▸ **Actions to take**:
a) Answer these questions using the labor appeal text:
(i) On which dates was the arbitration held?
(ii) In what position, and at which mine, was the respondent permanently employed?
(iii) Who was appointed HOD: Projects during March 2018?
b) Name every person identified by name in the labor appeal text, with the role the text gives each one.
c) Using the labor appeal text, decide whether each statement is accurate. Answer yes or no and quote the words that decide it.
(i) The respondent was dismissed on 31 July 2018.
(ii) Three witnesses testified for the appellant.
(iii) The appellant formally answered the respondent's requests about his performance indicators.
─── Source document ───
The grounds of appeal

 

  1. The grounds of the appellant’s appeal against the finding and award are the following:

 

    1. the arbitrator misdirected herself on the facts and evidence when she found that the appellant utilised the provisions of s 34 (retrenchment) of the Labour Act as a ruse to get rid of the respondent;

 

    1. she misdirected herself by ordering reinstatement when there was no evidence that reinstatement, particularly in “the same or similar position with similar benefits as his previous position” would be an appropriate remedy;

 

    1. she misdirected herself by not accepting the appellant’s evidence that the respondent’s position no longer formed part of the appellant’s structure; 

 

    1. she further misdirected herself when she varied the compensation award, as her initial award was functus officio, and in any event, the compensation was unreasonably calculated given the period of more than 20 months emanating from dismissal to date of ruling, resulting in compensation being unfairly calculated;

 

  1. The grounds of the appellant’s cross appeal are that the arbitrator refused to award the respondent’s claim for bonus pay, on the basis that the appellant awarded a special bonus to all employees during 2018. 

 

 

 

The evidence led

 

  1. The arbitration between the parties was held on 29 to 30 October 2019, 15 November 2019 and 4 to 11 December 2019. 

 

  1. One witness testified for the appellant.  The respondent testified himself, and also led evidence of three other witnesses who were previously in the employ of the appellant. 

 

  1. For purposes of context, the evidence of the respondent is summarised first. 

 

The respondent’s evidence

 

  1. According to the evidence led by the respondent,[4] he was permanently employed by the appellant (a mining company) as Deputy Director: Projects at the Husab Mine from 1 February 2017, until his dismissal on 31 July 2018. 

 

  1. Prior to his formal employment at the appellant, the respondent was involved in the appellant’s Husab Mine Project in various capacities, specifically overseeing some initial construction activities. 

 

  1. During October 2017, the appellant changed the job titles of all Directors to Heads of Department (“HOD”).  The respondent was directly informed that his job title had changed from Deputy Director: Projects, to Deputy HOD: Projects.

 

  1. During March 2018, the respondent, in his capacity (at the time) as Acting HOD: Projects, took it upon himself to report a perceived risk to the appellant’s Compliance and Risk Management Audit Department with regard to key identified talent, and requested more resources within the department.

 

  1. Thereafter, and still during March 2018, the appellant appointed Mr Gao Junli, as Deputy HOD: Projects, and one Mr A van Wyk was appointed as HOD: Projects.

 

  1. The respondent expressed his concern in an email to the appellant’s Vice President of Human Resources, Mr McCallum,[5] that both his appointed and acting roles had been unilaterally filled, without him being consulted on this before the changes were made.  He requested a meeting in order for the situation to be clarified. Mr McCallum stated in response that the respondent’s official title as Deputy HOD: Projects remained unchanged.

 

  1. The respondent sent a further email requesting clarification on how the two deputy positions (with the same title) would relate to each other and what the functions of his role entailed.  The respondent also requested that the parties determine and finalise his performance indicators according to his function and job description and that he be included in an active performance management system.  No formal response to these requests came from the appellant. 

 

  1. On 26 March 2018 in an EXCO meeting which the respondent attended together with the appellant’s CEO and other senior employees of the appellant, Mr McCallum communicated that the appellant had implemented the 2018 salary adjustments and that most of the employees in the non-bargaining bands (middle and senior management) would not receive any salary increases due to the appellant’s poor performance.
─── Record extracts ───
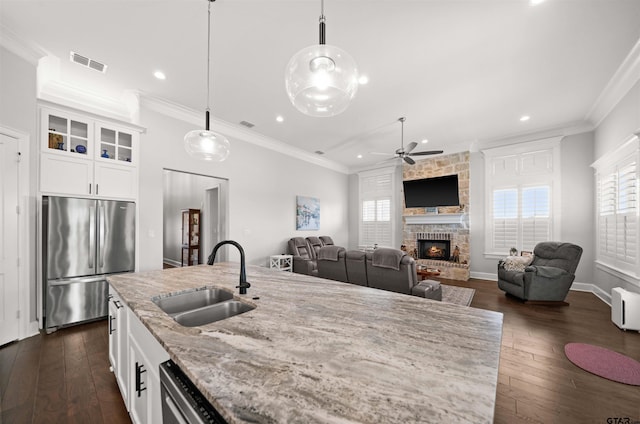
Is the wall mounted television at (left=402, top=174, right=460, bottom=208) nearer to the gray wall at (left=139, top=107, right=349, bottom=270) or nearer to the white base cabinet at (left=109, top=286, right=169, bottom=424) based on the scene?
the gray wall at (left=139, top=107, right=349, bottom=270)

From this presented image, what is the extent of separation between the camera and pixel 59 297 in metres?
3.03

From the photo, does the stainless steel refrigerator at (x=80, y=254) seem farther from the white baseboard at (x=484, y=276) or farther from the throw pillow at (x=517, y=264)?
the white baseboard at (x=484, y=276)

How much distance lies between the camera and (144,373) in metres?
1.27

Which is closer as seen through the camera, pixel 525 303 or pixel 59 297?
pixel 59 297

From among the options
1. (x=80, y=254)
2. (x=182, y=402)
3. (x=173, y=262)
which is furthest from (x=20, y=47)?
(x=173, y=262)

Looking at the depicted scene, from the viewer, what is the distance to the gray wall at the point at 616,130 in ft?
10.7

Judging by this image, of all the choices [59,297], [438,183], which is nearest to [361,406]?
[59,297]

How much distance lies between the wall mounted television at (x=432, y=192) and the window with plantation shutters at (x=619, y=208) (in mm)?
2433

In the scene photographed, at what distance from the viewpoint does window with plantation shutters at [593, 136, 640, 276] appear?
131 inches

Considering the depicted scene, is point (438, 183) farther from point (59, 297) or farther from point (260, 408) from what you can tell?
point (59, 297)

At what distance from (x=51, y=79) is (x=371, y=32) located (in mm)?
4269

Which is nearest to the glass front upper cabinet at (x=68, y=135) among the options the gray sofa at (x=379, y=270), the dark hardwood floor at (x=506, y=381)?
the dark hardwood floor at (x=506, y=381)

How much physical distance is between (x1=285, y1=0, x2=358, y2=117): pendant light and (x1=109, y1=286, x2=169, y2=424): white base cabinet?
4.90 ft

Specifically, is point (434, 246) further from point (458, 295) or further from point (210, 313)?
point (210, 313)
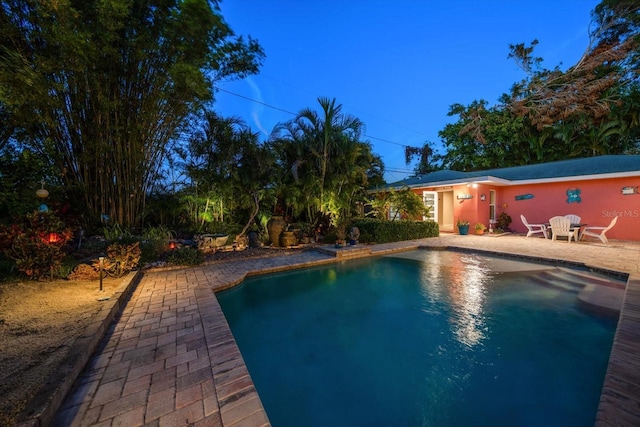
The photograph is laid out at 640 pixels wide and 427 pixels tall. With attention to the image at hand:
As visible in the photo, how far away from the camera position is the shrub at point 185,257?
19.2 feet

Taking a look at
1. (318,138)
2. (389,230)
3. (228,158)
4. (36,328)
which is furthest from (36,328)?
(389,230)

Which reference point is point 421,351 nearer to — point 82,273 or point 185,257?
point 185,257

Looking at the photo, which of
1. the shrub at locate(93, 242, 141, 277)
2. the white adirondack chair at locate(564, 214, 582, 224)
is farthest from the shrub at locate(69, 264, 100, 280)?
the white adirondack chair at locate(564, 214, 582, 224)

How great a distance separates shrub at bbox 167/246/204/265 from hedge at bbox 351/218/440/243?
18.0 ft

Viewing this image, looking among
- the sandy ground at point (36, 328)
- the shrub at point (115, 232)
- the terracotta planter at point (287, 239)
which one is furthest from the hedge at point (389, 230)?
the sandy ground at point (36, 328)

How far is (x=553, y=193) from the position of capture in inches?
408

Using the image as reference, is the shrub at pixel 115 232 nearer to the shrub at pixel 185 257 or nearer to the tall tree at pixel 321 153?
the shrub at pixel 185 257

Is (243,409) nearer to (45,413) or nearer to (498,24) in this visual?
(45,413)

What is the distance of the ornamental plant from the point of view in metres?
4.06

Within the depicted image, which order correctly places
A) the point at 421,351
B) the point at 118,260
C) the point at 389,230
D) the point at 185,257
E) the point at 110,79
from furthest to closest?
the point at 389,230 < the point at 185,257 < the point at 110,79 < the point at 118,260 < the point at 421,351

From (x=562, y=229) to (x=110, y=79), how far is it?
14068mm

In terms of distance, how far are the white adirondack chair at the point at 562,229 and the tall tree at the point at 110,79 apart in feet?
37.4

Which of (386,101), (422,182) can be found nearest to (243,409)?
(422,182)

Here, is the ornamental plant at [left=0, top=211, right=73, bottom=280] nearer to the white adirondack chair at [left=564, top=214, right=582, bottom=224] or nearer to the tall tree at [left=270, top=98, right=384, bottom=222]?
the tall tree at [left=270, top=98, right=384, bottom=222]
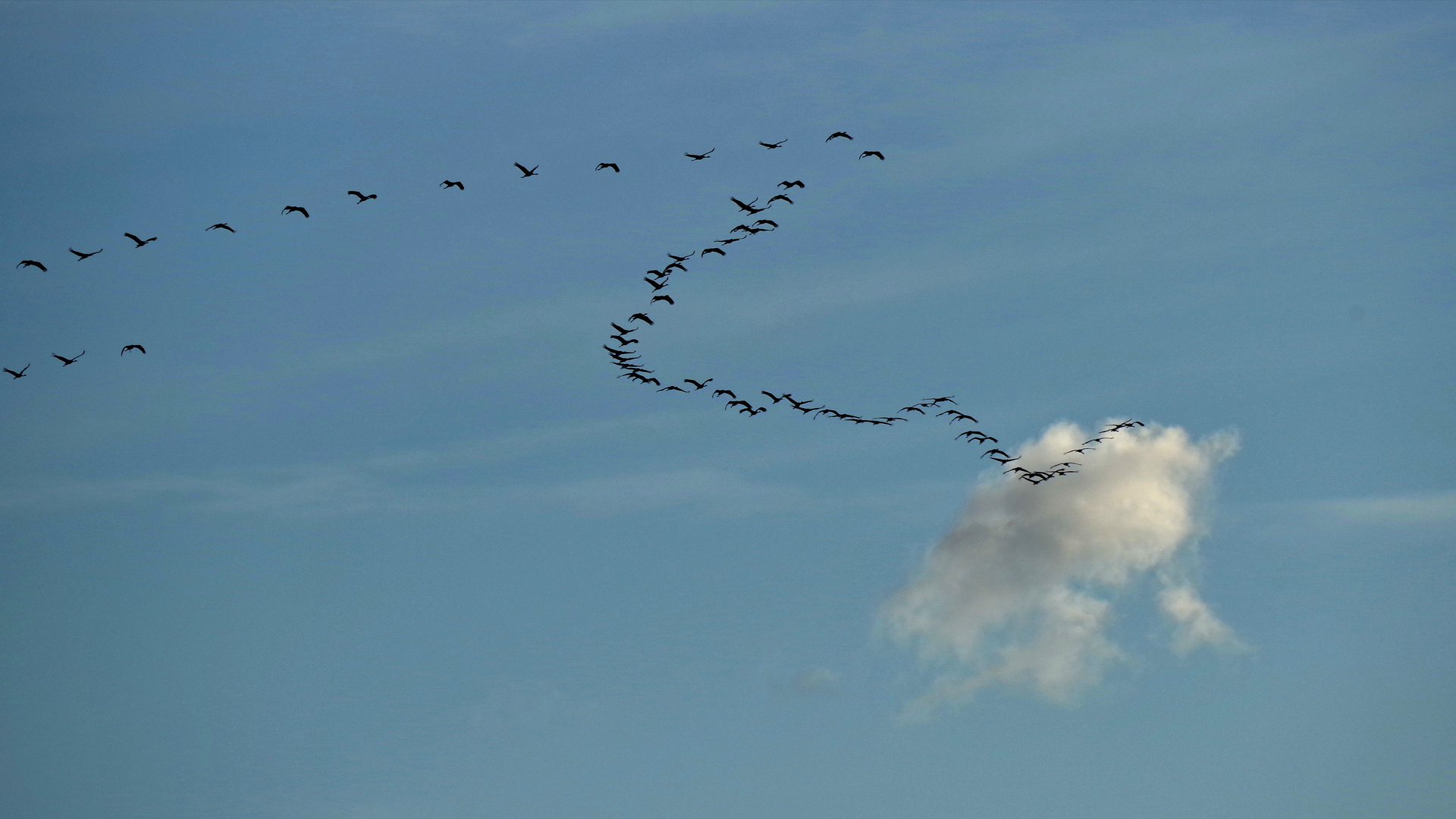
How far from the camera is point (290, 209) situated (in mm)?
147750

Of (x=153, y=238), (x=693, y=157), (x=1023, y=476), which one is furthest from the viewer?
(x=1023, y=476)

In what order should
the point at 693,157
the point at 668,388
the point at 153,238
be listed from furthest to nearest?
1. the point at 668,388
2. the point at 693,157
3. the point at 153,238

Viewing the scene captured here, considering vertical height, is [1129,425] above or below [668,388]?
above

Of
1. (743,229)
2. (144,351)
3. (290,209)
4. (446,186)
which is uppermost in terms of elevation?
(743,229)

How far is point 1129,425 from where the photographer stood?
184 meters

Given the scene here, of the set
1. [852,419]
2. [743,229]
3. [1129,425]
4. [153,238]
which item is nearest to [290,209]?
[153,238]

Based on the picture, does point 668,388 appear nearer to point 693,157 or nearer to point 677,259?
point 677,259

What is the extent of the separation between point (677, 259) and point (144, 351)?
5111 centimetres

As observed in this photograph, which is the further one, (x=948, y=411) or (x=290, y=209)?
(x=948, y=411)

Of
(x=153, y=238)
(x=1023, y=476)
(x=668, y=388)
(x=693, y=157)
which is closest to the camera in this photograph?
(x=153, y=238)

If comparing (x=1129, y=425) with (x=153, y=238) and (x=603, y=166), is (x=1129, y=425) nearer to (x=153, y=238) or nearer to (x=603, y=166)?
(x=603, y=166)

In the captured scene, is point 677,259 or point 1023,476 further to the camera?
point 1023,476

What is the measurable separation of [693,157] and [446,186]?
26.3 meters

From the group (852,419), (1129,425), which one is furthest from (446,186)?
(1129,425)
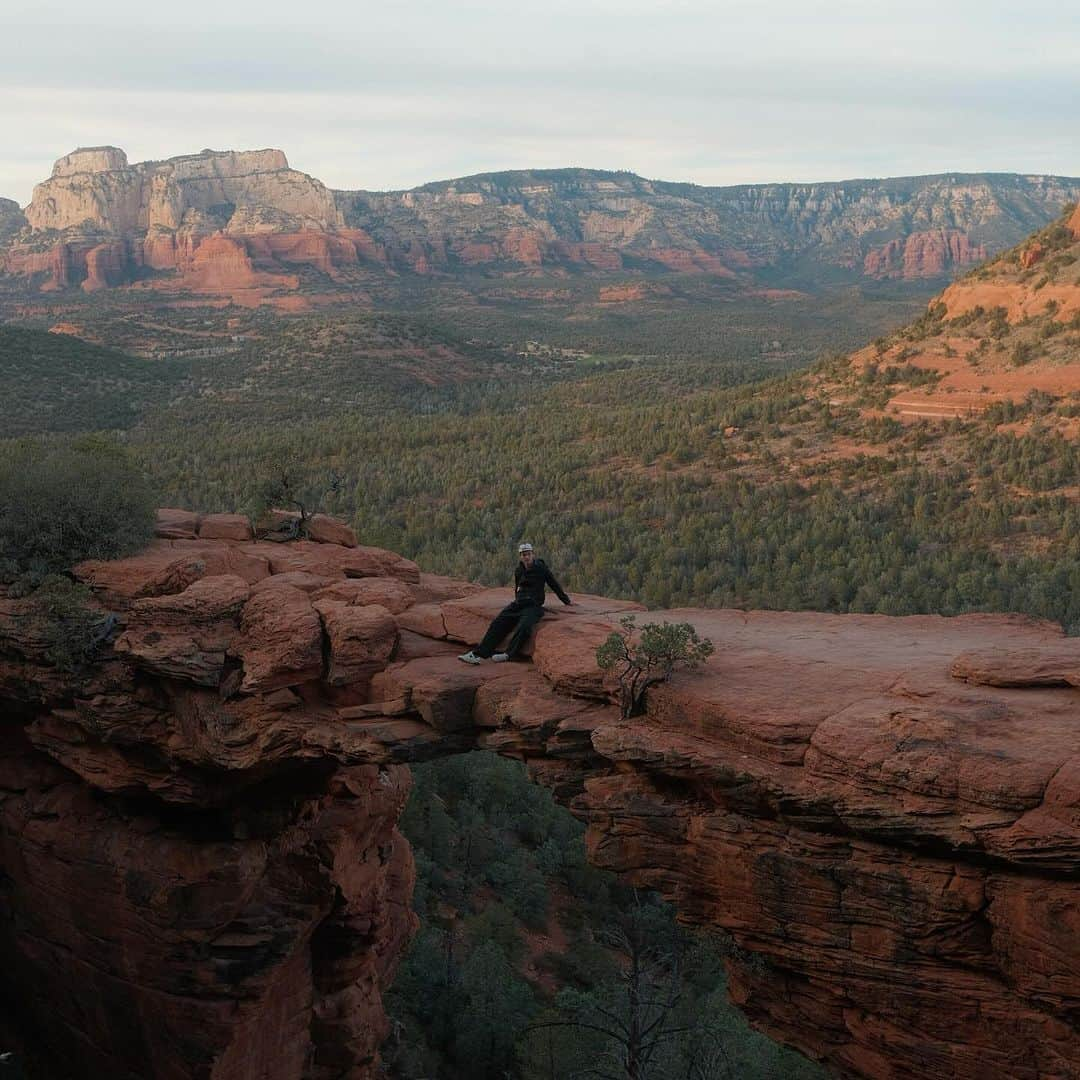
───
▸ **Solved problems**:
a)
(i) 29 to 30 October 2019, 15 November 2019 and 4 to 11 December 2019
(ii) Deputy Director: Projects at the Husab Mine
(iii) Mr A van Wyk

b)
Mr Gao Junli: Deputy HOD: Projects
Mr A van Wyk: HOD: Projects
Mr McCallum: the appellant's Vice President of Human Resources

c)
(i) Yes: "until his dismissal on 31 July 2018"
(ii) No: "One witness testified for the appellant."
(iii) No: "No formal response to these requests came from the appellant."